Merhabalar. Gazi Üniversitesi İletişim Fakültesi’nde okurken
dersime giren çok kıymetli Hocam Gürsel Korat’ın ‘Uyku Ülkesi’ adlı kitabını şu
günlerde okumaktayım. Kitapta rüyalar ile gerçek hayat arasında gidip gelen bir
kahramanımız var. Her rüyada farklı bir karakter üzerinden hayatı
anlamlandırmaya çalışıyor, neyin gerçek neyin gerçek olmadığı belirsizliği
üzerinden okuyucuyu ikilemde bırakıyor.
İlk başta ütopik gelen bu kitap aslında şu an içinde
yaşadığımız gerçekliğin öyküsü olduğuna kanaat getirdim. Öyle şeyler meydana
geliyor ki ülkemizde gerçek olduğuna inanmak istemiyorum, rüya olsun diyorum
ama değil maalesef hepsi gerçek, rüya olamayacak kadar korkunç.
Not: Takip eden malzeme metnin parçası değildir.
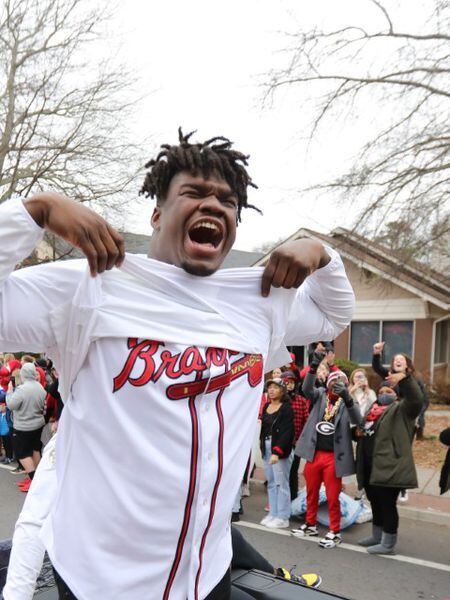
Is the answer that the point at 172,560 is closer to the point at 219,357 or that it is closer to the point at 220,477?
the point at 220,477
SMA’lı çocukların tedavi masraflarından tutun, beslenme
çantası boş okula giden çocuklara, iş kazası sonucu ölen emekçilerin acılarının
parayla ört pas edilmeye çalışılmasına, işsizlikten intihar edenlerin acı
hikayelerine, hiçbir vasfı olmadığı halde tüm cahilliğiyle makam işgal
edenlere, rant uğruna peşkeş çekilen dereler, ormanlar, kıyılara varıncaya
kadar ucube bir düzen var…
Ve tüm bunlara rağmen manipüle edilen gerçekliğin altında
ezilen bir toplum var.
Kitap’tan bir alıntı ile durumu özetlemek gerekirse;
“Toplumsal bilinç iktidar tarafından yaratılmış bir
kargaşadır. Freud ve Jung rüyaları bireysel yaşantılara uygun bilinçdışı ruhsak
etkinlikler olarak görüyordu. Fakat özellikle beton çağı sonrasında ortaya
çıkan gelişmeler bilinçdışının artık iki şey tarafından yapılandırıldığını
gösteriyor: Birincisi iktidar, ikincisi ise bir örnek şehirler. Yani Freud ve
Jung yaşasaydı çağrışımlar yerine kalıplaşmış görsellik simgeleri üzerinde
çalışacaklardı. İdeolojinin maddeselliği, dilin görünürlüğü ve görüngünün
kesinliği gibi kavram kullanacaklardı.”
Yani toplumsal bilinç nasıl manipüle ediliyor örneklendirmek
gerekirse gündemin değişme hızına göz atmak yeterli bence. Ekonomik buhran var
birden gündem değişti, Yunanistan ile gerildik. Bartın faciasında 41 madencinin
ölmesinde sorumluluğu olanlar hesap versin derken bir anda gündem Tabipler
Birliğinin maksadını aşan dayanaksız açıklaması oldu. Yahu ölenler niye öldü,
bu insanlar niye aç, niye işsiz diye tam mevzuya giriyoruz nur topu gibi saçma sapan
bir açıklama ile gerçekler manipüle ediliyor. İşte kitap bunu anlatıyor.
Yazımı kitaptan nokta atışı bulduğum, kitaba adını da veren
satırlarla noktalıyorum:
“Çevremizde öylesine işler döndürülüyor ki parça parça bazı
şeyleri anlıyoruz ama bütünü kavramamıza engel olan temel bir mantık yasası
var: O da anlamak yasaktır sözüyle açıklanıyor. Yani açıklama, olayları
gizlemek anlamına geliyor.
Bir toplumda rüyada görülenlerle yaşananlar arasında bir
fark yoksa oranın adı Uyku Ülkesi’dir.”